Rialto, Calif.: Poisonous, powerful stinging South American fire ants set up moundlike colonies on the Rialto High football and baseball fields, preventing the school's athletic teams from using them.

Ann Arbor, Mich.: Thirteen Huron High boys lacrosse players, including a creative suitor, were suspended for writing "Will You Go to The Prom With Me? Yes or No?" on their backsides and then mooning a female classmate at a game. The girl accepted the invitation by patting the lower back of the boy with "Yes" on his butt.

Flower Mound, Texas: Two students who dressed in gorilla and banana costumes and sprinted down the field at a homecoming football game spent 16 hours in jail for trespassing. "We were in there with people on drug charges," the gorilla said. "When they asked what we did, they said: `Seriously?' "

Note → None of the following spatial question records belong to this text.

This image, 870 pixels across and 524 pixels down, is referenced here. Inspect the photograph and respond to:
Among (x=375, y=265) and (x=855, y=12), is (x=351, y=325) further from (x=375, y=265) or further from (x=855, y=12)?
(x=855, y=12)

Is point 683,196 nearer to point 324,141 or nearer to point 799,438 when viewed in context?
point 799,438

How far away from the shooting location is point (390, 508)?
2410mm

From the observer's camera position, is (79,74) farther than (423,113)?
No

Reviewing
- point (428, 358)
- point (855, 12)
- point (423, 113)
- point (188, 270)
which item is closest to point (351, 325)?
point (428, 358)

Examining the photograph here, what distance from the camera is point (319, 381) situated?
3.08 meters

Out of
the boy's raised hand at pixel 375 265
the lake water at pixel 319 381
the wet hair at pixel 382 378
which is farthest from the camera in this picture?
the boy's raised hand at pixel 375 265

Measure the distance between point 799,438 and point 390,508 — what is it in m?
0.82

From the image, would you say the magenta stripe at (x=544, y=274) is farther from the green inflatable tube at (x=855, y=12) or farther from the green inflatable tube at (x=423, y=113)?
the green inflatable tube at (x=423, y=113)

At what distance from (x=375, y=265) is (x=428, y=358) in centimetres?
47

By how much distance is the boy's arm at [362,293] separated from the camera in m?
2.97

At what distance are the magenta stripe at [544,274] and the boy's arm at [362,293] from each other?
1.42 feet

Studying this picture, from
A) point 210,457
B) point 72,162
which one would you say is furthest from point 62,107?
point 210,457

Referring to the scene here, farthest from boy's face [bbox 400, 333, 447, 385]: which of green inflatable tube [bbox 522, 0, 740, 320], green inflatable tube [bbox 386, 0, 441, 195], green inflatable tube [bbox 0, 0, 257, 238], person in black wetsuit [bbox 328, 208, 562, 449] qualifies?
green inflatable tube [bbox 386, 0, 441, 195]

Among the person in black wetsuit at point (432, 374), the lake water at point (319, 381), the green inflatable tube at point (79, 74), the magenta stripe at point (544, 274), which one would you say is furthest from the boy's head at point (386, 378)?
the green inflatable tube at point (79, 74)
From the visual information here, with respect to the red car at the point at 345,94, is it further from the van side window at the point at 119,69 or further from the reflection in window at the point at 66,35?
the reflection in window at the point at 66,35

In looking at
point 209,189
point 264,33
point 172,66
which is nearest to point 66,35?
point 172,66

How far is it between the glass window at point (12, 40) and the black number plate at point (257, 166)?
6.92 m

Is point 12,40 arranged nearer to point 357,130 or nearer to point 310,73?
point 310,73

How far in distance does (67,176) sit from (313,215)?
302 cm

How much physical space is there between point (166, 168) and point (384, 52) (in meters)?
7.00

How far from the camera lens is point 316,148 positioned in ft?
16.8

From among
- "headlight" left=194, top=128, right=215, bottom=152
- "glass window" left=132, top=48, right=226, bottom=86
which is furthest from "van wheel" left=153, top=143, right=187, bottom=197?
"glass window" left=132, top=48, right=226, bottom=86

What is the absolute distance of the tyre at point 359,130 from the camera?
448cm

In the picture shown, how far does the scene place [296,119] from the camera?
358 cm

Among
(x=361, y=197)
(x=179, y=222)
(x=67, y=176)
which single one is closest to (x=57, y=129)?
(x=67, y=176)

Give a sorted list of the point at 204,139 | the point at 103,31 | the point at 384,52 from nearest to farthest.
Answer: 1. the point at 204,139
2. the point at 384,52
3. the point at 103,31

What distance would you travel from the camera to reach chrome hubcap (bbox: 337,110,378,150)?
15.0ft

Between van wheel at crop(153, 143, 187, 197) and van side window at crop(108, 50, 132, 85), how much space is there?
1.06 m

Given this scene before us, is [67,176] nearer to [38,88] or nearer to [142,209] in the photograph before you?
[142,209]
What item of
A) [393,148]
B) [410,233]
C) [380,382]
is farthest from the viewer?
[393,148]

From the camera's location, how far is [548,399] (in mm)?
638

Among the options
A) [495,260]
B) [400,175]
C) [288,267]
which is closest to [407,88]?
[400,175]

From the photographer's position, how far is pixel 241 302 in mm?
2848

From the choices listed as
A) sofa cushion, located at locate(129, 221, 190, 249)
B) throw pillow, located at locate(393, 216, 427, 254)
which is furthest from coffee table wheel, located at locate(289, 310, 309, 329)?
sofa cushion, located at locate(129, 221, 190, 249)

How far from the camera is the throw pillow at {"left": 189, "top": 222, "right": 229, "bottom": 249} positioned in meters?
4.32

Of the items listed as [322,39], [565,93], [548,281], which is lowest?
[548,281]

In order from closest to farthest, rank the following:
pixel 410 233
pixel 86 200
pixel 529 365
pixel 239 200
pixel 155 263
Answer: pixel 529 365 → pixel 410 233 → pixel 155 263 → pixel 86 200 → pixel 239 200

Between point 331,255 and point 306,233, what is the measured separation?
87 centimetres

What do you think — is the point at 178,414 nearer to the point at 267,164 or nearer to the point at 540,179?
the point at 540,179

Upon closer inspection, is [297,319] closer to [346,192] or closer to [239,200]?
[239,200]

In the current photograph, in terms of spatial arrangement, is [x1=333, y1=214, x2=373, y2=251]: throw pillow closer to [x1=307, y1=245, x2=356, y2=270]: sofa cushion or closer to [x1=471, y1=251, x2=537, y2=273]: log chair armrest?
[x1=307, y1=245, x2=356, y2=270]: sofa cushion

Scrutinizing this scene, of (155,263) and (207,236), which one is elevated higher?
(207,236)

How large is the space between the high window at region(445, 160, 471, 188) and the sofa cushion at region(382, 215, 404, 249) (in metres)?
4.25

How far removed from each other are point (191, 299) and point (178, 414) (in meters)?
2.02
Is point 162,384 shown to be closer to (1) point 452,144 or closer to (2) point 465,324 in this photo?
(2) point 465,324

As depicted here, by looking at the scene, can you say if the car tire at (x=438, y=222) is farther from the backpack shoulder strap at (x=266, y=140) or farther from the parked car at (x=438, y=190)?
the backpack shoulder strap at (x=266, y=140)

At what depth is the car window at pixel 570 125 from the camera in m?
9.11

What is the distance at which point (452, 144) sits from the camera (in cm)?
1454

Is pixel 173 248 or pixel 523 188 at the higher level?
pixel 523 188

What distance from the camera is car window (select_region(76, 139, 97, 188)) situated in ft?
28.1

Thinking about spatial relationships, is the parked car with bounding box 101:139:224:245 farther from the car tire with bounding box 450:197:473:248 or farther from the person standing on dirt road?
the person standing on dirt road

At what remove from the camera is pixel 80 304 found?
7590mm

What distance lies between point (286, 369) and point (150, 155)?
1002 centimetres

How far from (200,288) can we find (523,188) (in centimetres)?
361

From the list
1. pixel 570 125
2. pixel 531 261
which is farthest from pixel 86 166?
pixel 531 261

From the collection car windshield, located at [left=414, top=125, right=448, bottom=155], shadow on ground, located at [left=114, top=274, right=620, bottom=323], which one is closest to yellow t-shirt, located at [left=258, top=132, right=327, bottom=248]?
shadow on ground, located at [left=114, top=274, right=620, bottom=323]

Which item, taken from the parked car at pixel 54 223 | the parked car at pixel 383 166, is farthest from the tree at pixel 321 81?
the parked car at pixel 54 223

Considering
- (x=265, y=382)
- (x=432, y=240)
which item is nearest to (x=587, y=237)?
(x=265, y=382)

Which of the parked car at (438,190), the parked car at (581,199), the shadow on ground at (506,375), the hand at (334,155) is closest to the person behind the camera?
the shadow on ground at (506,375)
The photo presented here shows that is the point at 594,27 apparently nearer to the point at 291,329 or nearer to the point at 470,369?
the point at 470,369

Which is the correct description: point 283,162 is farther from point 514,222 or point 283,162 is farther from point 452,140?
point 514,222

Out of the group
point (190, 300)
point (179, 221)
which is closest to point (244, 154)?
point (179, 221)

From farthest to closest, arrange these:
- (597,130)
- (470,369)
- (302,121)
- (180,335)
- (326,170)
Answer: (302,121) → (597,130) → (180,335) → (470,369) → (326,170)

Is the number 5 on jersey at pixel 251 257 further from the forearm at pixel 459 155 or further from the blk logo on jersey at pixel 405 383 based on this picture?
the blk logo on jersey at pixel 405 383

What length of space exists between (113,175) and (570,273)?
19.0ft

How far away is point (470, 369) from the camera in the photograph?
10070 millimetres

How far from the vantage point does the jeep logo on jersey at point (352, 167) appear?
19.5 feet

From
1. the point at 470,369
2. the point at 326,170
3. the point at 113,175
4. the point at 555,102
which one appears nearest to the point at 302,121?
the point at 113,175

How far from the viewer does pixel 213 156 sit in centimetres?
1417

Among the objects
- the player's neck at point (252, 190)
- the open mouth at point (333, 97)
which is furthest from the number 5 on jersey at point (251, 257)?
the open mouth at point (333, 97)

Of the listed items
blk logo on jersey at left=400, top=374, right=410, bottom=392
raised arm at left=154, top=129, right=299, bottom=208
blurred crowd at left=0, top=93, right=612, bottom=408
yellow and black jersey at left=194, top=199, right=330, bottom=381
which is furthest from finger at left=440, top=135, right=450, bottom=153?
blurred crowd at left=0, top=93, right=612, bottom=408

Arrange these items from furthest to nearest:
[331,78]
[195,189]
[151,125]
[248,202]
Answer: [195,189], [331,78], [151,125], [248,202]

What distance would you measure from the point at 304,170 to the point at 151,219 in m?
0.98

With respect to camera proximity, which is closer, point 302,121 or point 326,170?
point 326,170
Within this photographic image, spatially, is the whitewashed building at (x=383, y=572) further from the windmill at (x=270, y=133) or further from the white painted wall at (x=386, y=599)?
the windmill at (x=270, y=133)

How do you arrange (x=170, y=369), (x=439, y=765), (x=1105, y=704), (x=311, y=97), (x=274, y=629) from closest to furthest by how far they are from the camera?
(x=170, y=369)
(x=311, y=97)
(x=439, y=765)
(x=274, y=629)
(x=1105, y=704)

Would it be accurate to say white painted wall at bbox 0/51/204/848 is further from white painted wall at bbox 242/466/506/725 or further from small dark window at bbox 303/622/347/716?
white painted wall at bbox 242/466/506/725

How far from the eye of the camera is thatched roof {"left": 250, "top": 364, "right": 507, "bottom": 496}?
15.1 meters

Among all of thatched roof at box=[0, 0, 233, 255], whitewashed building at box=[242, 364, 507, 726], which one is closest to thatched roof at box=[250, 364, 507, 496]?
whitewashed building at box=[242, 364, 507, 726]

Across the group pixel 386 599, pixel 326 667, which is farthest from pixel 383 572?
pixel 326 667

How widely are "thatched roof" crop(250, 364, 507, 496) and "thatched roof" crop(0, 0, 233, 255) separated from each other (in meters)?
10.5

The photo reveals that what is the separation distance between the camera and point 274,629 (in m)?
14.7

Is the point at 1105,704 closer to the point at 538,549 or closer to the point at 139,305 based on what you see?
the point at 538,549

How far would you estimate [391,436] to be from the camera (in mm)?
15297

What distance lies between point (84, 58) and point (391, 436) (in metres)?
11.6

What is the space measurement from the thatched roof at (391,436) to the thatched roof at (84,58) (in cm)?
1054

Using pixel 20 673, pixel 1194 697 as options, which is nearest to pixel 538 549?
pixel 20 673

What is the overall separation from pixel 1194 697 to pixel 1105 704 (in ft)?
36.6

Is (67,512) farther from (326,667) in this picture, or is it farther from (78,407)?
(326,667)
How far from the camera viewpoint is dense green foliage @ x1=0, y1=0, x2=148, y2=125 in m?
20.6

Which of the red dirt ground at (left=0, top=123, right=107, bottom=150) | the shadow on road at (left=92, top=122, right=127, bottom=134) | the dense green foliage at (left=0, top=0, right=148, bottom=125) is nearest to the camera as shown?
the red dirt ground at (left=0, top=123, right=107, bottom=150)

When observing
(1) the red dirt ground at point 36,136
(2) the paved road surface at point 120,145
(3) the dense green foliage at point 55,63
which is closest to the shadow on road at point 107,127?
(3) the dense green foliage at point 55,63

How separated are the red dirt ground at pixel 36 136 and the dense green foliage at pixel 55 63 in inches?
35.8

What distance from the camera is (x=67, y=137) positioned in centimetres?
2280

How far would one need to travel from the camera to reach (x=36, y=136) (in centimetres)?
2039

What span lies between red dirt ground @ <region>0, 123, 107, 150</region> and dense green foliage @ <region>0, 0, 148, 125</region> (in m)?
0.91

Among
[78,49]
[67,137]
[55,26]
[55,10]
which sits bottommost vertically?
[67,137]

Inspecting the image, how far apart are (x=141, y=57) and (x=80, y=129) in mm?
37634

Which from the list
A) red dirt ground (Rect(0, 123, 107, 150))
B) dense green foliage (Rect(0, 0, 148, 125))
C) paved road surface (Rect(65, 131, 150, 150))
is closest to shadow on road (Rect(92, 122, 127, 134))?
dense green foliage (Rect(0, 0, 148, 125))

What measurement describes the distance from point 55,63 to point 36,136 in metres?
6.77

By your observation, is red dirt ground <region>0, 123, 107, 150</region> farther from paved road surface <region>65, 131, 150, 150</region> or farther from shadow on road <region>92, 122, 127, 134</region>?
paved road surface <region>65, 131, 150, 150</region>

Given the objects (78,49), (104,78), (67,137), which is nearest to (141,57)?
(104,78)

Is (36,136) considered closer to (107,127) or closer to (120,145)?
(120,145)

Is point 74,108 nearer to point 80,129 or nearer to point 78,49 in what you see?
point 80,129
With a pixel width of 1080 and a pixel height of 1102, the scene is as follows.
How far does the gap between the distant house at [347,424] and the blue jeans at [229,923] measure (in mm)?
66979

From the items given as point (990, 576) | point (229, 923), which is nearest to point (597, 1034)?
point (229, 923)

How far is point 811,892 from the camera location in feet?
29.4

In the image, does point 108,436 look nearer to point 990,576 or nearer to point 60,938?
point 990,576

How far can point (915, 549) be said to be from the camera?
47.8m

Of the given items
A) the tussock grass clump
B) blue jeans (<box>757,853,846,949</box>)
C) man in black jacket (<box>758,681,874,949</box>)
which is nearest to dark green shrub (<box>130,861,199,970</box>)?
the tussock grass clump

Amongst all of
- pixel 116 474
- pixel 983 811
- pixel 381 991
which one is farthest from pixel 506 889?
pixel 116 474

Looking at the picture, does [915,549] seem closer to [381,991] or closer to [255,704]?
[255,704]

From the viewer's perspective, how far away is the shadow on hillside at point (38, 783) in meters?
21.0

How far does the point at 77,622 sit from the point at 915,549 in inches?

Oklahoma City: On the night that Bishop McGuinness debuted its newly renovated gym, a $4 million project, one of the home players shattered a backboard on a dunk attempt.

Cartersville, Ga.: Stephens County High was fined $1,000 and its baseball program was placed on "severe warning status" after the team's catcher dropped to his knees, ducked and did not attempt to catch a pitch that struck the home plate umpire in the face mask.

Pewaukee, Wis.: Several New Berlin Eisenhower High junior varsity football players were under investigation for urinating beside the field during halftime of a game at Pewaukee High. "I don't think it was a matter of intentional exposure," a school official said. "I think it was a matter of intentional relief."